O Plagiário e o Psicanalista

Sobre o plágio

O escritor Moacyr Scliar anda as voltas com o problema de ser plagiado por um escritor canadense. A partir deste fato abre-se o interessante tema da originalidade que tem sido tratado com seriedade pelos autores em questão e por teóricos da literatura.

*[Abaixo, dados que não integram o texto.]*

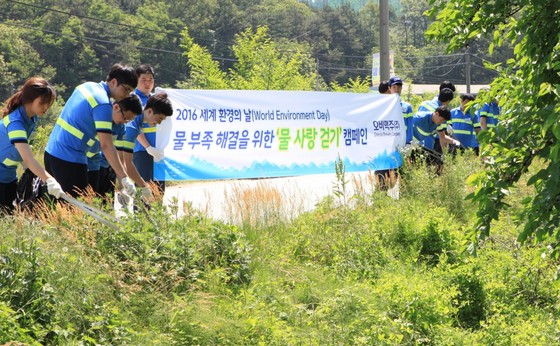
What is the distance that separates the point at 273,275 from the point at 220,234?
1.76 ft

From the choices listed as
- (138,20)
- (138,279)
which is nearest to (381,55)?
(138,279)

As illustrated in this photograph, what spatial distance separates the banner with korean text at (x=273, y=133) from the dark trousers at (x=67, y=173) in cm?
200

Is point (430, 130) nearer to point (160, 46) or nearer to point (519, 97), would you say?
point (519, 97)

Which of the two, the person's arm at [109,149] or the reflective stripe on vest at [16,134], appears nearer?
the reflective stripe on vest at [16,134]

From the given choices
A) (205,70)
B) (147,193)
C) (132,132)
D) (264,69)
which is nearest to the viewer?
(147,193)

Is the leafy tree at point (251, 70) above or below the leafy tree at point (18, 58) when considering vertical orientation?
above

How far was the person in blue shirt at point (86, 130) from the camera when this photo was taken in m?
6.21

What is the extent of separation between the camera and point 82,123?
634 cm

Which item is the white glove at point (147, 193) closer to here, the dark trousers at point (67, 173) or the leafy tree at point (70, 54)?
the dark trousers at point (67, 173)

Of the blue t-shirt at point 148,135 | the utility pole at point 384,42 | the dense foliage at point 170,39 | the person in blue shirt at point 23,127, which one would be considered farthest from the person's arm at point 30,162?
the dense foliage at point 170,39

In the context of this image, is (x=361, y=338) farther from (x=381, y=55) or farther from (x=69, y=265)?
(x=381, y=55)

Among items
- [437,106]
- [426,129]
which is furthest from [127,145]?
[437,106]

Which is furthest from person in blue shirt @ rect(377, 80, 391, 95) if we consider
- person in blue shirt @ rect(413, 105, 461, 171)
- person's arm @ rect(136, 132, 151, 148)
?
person's arm @ rect(136, 132, 151, 148)

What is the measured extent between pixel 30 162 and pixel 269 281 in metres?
1.94
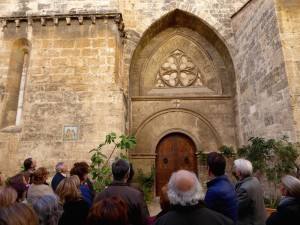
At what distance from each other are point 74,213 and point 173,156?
24.4ft

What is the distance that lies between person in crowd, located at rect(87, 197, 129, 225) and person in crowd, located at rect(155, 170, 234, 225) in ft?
1.14

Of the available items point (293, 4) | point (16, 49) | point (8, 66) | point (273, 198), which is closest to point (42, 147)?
point (8, 66)

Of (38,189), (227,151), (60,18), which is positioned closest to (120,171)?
(38,189)

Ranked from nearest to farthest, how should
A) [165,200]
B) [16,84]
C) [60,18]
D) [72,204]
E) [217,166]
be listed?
[165,200]
[72,204]
[217,166]
[60,18]
[16,84]

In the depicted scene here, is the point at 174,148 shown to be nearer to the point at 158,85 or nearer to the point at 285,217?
the point at 158,85

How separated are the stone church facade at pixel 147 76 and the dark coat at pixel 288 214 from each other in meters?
4.71

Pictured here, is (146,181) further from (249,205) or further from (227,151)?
(249,205)

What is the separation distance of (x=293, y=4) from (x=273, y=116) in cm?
311

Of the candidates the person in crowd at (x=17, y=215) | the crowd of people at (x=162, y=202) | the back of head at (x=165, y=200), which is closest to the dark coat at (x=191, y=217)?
the crowd of people at (x=162, y=202)

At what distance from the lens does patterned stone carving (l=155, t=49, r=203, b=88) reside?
10.6 meters

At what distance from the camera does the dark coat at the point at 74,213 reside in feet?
7.66

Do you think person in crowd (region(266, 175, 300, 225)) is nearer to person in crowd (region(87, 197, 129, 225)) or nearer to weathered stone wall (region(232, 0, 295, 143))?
person in crowd (region(87, 197, 129, 225))

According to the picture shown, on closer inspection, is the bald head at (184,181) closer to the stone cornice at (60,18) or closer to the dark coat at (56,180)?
the dark coat at (56,180)

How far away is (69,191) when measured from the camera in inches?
99.0
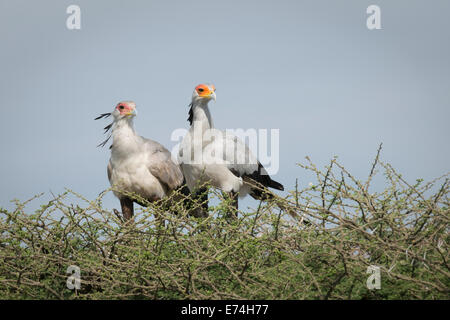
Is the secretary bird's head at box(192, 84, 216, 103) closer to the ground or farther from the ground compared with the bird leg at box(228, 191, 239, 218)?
farther from the ground

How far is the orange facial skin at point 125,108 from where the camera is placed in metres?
7.26

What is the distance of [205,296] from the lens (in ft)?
11.8

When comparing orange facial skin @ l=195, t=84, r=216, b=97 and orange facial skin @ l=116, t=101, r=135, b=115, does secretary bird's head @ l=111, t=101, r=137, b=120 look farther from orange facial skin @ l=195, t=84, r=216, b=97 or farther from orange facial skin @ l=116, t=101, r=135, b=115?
orange facial skin @ l=195, t=84, r=216, b=97

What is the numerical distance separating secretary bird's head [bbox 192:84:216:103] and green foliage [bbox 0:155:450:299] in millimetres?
2359

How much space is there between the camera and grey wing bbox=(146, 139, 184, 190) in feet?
24.2

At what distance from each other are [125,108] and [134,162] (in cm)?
70

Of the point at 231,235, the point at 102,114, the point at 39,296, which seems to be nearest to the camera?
the point at 39,296

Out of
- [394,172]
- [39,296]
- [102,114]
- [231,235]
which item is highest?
[102,114]

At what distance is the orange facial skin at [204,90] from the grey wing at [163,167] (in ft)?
3.34

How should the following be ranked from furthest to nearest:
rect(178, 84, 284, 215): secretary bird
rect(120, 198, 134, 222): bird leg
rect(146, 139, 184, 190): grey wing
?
rect(120, 198, 134, 222): bird leg → rect(146, 139, 184, 190): grey wing → rect(178, 84, 284, 215): secretary bird

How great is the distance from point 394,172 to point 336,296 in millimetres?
1506

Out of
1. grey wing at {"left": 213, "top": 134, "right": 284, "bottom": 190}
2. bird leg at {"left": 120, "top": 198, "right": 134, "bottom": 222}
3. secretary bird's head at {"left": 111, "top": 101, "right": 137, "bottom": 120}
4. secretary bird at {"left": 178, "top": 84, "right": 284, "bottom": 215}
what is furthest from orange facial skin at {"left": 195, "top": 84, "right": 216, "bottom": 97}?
bird leg at {"left": 120, "top": 198, "right": 134, "bottom": 222}

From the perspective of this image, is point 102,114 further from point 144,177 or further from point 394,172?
point 394,172
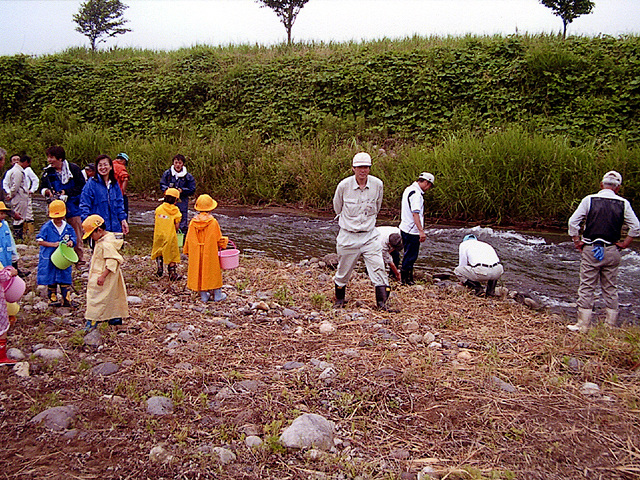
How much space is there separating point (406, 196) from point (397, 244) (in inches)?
29.9

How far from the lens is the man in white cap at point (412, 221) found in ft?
25.6

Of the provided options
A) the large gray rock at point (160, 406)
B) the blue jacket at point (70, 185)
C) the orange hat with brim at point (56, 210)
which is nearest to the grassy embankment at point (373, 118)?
the blue jacket at point (70, 185)

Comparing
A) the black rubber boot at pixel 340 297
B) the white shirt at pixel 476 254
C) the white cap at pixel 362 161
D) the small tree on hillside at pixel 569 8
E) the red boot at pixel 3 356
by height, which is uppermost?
the small tree on hillside at pixel 569 8

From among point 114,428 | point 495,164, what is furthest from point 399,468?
point 495,164

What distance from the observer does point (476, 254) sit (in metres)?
7.97

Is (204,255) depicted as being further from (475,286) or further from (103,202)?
(475,286)

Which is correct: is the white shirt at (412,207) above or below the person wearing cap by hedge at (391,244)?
above

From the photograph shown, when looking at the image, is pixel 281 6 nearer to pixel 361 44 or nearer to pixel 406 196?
pixel 361 44

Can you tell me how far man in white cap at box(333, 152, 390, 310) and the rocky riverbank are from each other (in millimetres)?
503

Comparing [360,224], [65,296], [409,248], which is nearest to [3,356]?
[65,296]

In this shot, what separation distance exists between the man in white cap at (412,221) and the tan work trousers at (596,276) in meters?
2.10

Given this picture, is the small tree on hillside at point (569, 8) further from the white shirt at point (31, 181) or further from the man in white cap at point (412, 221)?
the white shirt at point (31, 181)

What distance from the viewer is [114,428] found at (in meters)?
3.66

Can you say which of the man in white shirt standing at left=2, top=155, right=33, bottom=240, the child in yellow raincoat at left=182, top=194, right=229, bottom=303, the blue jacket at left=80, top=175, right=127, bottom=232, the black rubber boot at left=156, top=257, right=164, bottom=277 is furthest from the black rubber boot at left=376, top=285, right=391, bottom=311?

Em A Ascensão do Romance, de Ian Watt, aprendemos que conceito de originalidade na idade média significava “o que existiu desde o início”, mas por uma curiosa mutação, chega aos nossos tempos como “não derivado, independente, de primeira mão”. O que aconteceu? A transformação não ocorreu apenas no tipo de história que a literatura contava, mas principalmente no estilo de narra-la. A sucessão de acontecimentos, que na literatura tradicional ocupava o centro das preocupações, no romance moderno cede lugar ao enfoque do narrador. Com as vidas das pessoas aconteceu algo similar. Não basta saber que origem e oportunidades a vida lhe deu (os fatos), importa o que você fez com elas (seu ponto de vista). Aliás, é desejável que se transcenda  e esqueça essas origens.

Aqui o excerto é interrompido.